File System Implementation
To think about file systems, we usually suggest thinking about two different aspects of them.
The first is the data structures of the file system. The second aspect of a file system is its access methods
- S, superblock, contains information about this particular file system
- i, inode bitmap
- d, data bitmap
- I, inode table, metadata
- D, data
Truths of FS:
- Most files are small
- Average file size is growing
- Most bytes are stored in large files
- File systems contains lots of files
- File systems are roughly half full
- Directories are typically small
A directory basically just contains a list of (entry name, inode number) pairs.
Often, file systems treat directories as a special type of file. Thus, a directory has an inode, somewhere in the inode table
Access Paths: Reading and Writing
Reading and writing files can be expensive, incurring many I/Os to the (slow) disk.
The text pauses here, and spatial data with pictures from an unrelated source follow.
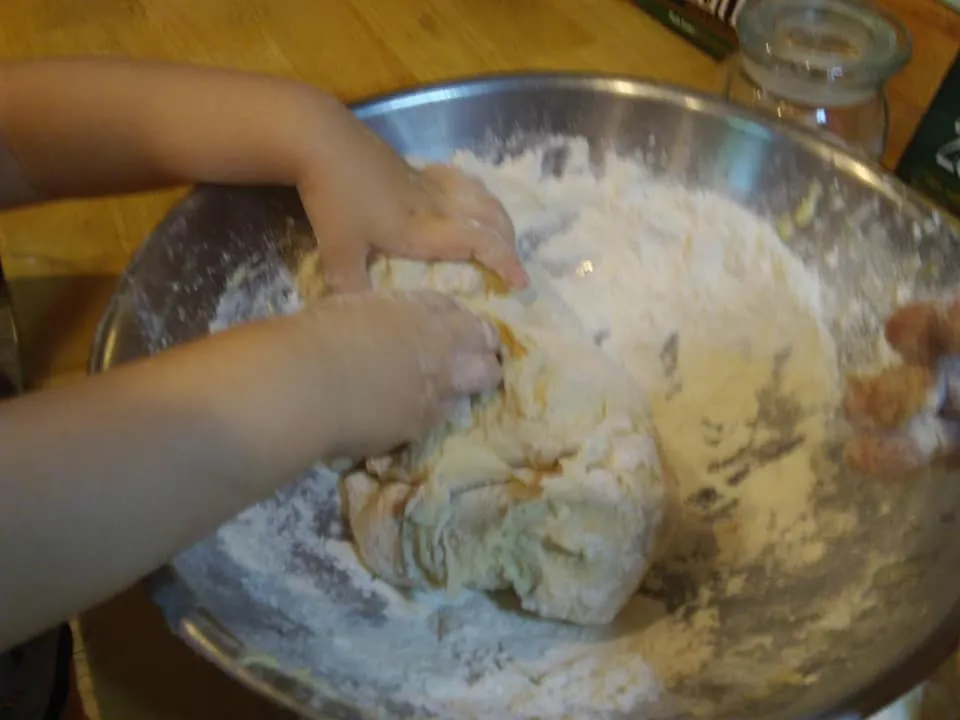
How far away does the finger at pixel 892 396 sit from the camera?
59 centimetres

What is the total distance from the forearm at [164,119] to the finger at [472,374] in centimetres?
18

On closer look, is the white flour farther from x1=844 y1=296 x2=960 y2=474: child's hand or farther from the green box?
the green box

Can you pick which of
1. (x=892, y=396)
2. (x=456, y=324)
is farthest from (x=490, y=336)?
(x=892, y=396)

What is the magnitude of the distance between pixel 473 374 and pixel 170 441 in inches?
8.6

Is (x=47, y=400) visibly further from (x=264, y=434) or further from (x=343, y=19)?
(x=343, y=19)

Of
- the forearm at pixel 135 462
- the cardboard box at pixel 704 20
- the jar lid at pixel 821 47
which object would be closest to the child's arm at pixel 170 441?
the forearm at pixel 135 462

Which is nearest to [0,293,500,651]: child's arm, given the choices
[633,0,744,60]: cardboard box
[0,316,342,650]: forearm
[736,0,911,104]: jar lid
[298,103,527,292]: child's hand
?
[0,316,342,650]: forearm

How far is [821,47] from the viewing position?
31.3 inches

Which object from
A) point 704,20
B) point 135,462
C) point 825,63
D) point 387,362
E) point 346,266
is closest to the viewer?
point 135,462

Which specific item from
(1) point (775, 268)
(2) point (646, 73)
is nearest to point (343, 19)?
(2) point (646, 73)

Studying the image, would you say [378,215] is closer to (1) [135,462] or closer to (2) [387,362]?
(2) [387,362]

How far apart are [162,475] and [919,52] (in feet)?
2.47

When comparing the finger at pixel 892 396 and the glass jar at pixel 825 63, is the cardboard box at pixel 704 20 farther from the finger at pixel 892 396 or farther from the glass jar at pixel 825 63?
the finger at pixel 892 396

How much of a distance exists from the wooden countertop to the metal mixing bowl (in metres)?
0.16
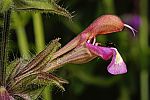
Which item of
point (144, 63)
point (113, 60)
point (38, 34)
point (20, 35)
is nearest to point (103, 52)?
point (113, 60)

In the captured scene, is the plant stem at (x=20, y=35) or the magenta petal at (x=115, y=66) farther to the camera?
the plant stem at (x=20, y=35)

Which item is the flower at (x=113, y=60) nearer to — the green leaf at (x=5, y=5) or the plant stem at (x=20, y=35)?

To remedy what would clearly be a huge performance problem, most file systems aggressively use system memory (DRAM) to cache important blocks.
Write buffering, by delaying writes, the file system can batch some updates into a smaller set of I/Os.
Locality and The Fast File System
Simple FS pain point: fragmentation
Fast File System (FFS) design the file system structures and allocation policies to be “disk aware” and thus improve performance
FFS divides the disk into a number of cylinder groups and places files in the same group based on locality (say, in the same directory) which may be calculated using algorithm
If the chunk size is large enough, the file system will spend most of its time transferring data from disk and just a (relatively) little time seeking between chunks of the block. This process of reducing an overhead by doing more work per overhead paid is called amortization and is a common technique in computer systems.
Crash Consistency: FSCK and Journaling
How to deal with data inconsistency when crashing?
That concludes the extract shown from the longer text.